Code Embeddings — Hands-On Examples
AISE501 – AI in Software Engineering I Fachhochschule Graubünden — Spring Semester 2026
Overview
Seven self-contained Python programs that demonstrate how embedding models work. Each script loads a pre-trained model, embeds text or code snippets, and explores a different capability of embeddings.
| # | Script | What it demonstrates |
|---|---|---|
| 0 | 00_tokens_and_embeddings_intro.py |
Tokenization basics and general text embeddings (German) |
| 1 | 01_basic_embeddings.py |
Compute code embeddings and pairwise cosine similarity |
| 2 | 02_text_to_code_search.py |
Semantic search: find code from natural language queries |
| 3 | 03_cross_language.py |
Same algorithm in 4 languages → similar embeddings |
| 4 | 04_clone_detection.py |
Detect duplicate/similar code in a simulated codebase |
| 5 | 05_visualize_embeddings.py |
PCA and t-SNE plots of the embedding space |
| 6 | 06_pca_denoising.py |
PCA denoising: fewer dimensions can improve similarity |
Setup
1. Create a virtual environment (recommended)
python -m venv venv
# macOS / Linux
source venv/bin/activate
# Windows
venv\Scripts\activate
2. Install dependencies
pip install -r requirements.txt
PyTorch GPU support:
- Apple Silicon Mac (M1/M2/M3/M4): MPS acceleration works out of the box with the standard PyTorch install. No extra steps needed.
- NVIDIA GPU (Windows/Linux): Install the CUDA version of PyTorch. See https://pytorch.org/get-started/locally/ for the correct command for your CUDA version.
- CPU only: Everything works on CPU too, just a bit slower.
3. Run any example
python 00_tokens_and_embeddings_intro.py
python 01_basic_embeddings.py
python 02_text_to_code_search.py
python 03_cross_language.py
python 04_clone_detection.py
python 05_visualize_embeddings.py
python 06_pca_denoising.py
The first run will download the model (~300 MB). Subsequent runs use the cached model.
Model
All code embedding examples (01–06) use st-codesearch-distilroberta-base (82M parameters), a DistilRoBERTa model fine-tuned on 1.38 million code-comment pairs from CodeSearchNet using contrastive learning (MultipleNegativesRankingLoss).
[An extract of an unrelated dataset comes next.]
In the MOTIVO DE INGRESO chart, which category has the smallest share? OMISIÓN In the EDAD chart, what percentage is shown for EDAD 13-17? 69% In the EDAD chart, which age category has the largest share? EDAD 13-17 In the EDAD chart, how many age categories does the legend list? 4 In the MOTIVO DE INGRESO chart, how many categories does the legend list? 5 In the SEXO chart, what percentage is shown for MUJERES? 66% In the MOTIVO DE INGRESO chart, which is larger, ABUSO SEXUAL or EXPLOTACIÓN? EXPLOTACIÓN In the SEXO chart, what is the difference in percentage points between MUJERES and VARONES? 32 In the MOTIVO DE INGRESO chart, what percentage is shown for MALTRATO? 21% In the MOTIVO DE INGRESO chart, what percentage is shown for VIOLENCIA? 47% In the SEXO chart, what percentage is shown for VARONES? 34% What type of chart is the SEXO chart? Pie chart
It produces 768-dimensional embedding vectors optimized for matching natural language descriptions to code, making it ideal for semantic code search and similarity tasks.
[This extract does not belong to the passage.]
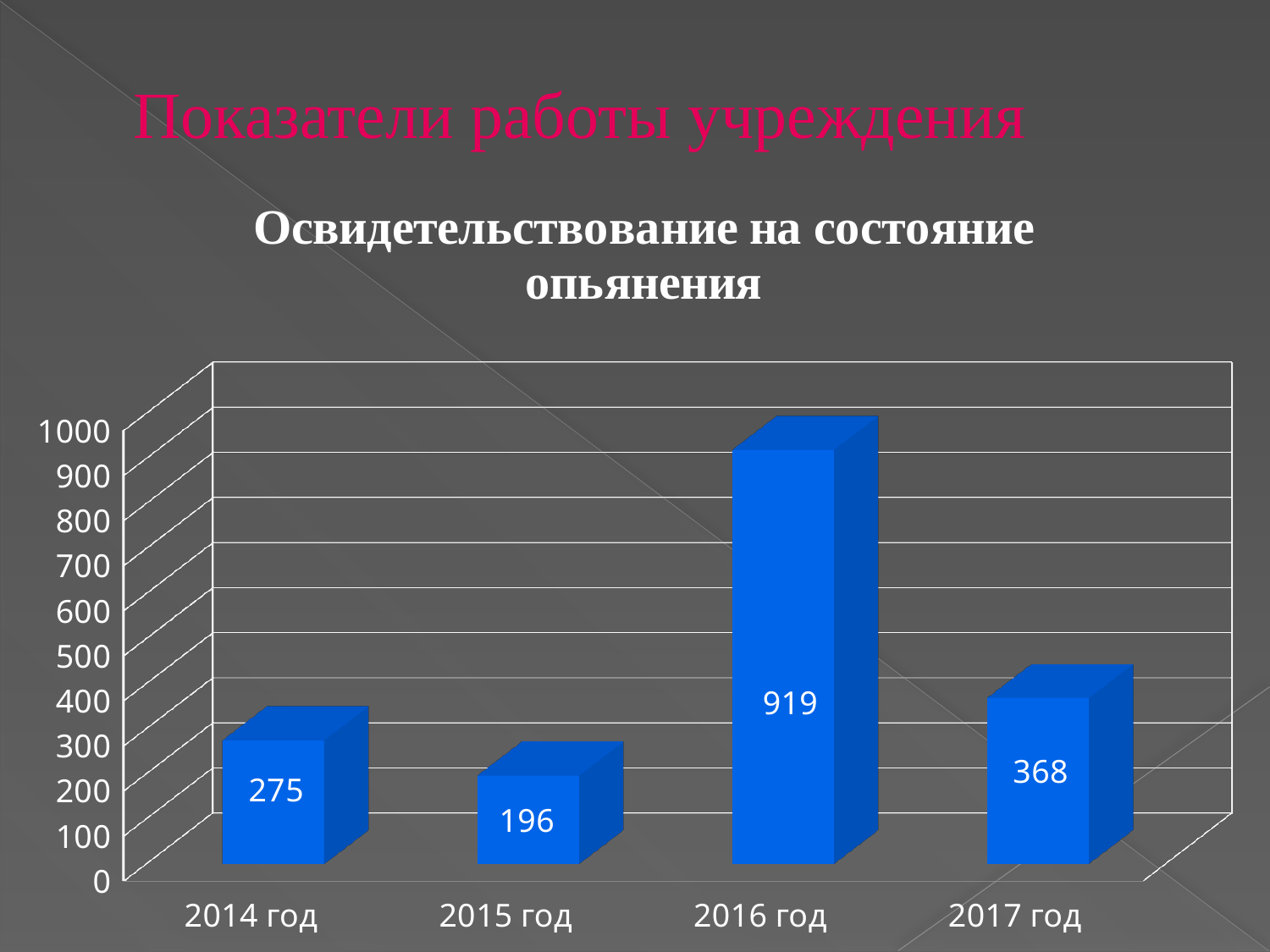
What is the value for 2017 год? 368 What is the value for 2014 год? 275 What is the value for 2015 год? 196 What is the difference between the values for 2016 год and 2017 год? 551 What is the difference between the values for 2014 год and 2015 год? 79 What is the value for 2016 год? 919 Which is larger, the value for 2014 год or the value for 2017 год? 2017 год What is the title of the chart? Освидетельствование на состояние опьянения How many years are shown on the chart? 4 What kind of chart is shown on the slide? Bar chart Which year has the highest value? 2016 год Which year has the lowest value? 2015 год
The introductory example (00) uses paraphrase-multilingual-mpnet-base-v2 for demonstrating general language embeddings with German text.
Hardware Requirements
- RAM: 1 GB free (for the model)
- Disk: ~500 MB (for the downloaded model, cached in
~/.cache/huggingface/) - GPU: Optional — all scripts auto-detect and use:
- CUDA (NVIDIA GPUs)
- MPS (Apple Silicon)
- CPU (fallback)
Expected Output
Each script prints structured output with explanations. Example 5
saves two PNG images (code_embeddings_pca.png and
code_embeddings_tsne.png) showing the embedding space. Example 6
saves pca_denoising_analysis.png with three sub-plots analyzing
optimal embedding dimensions.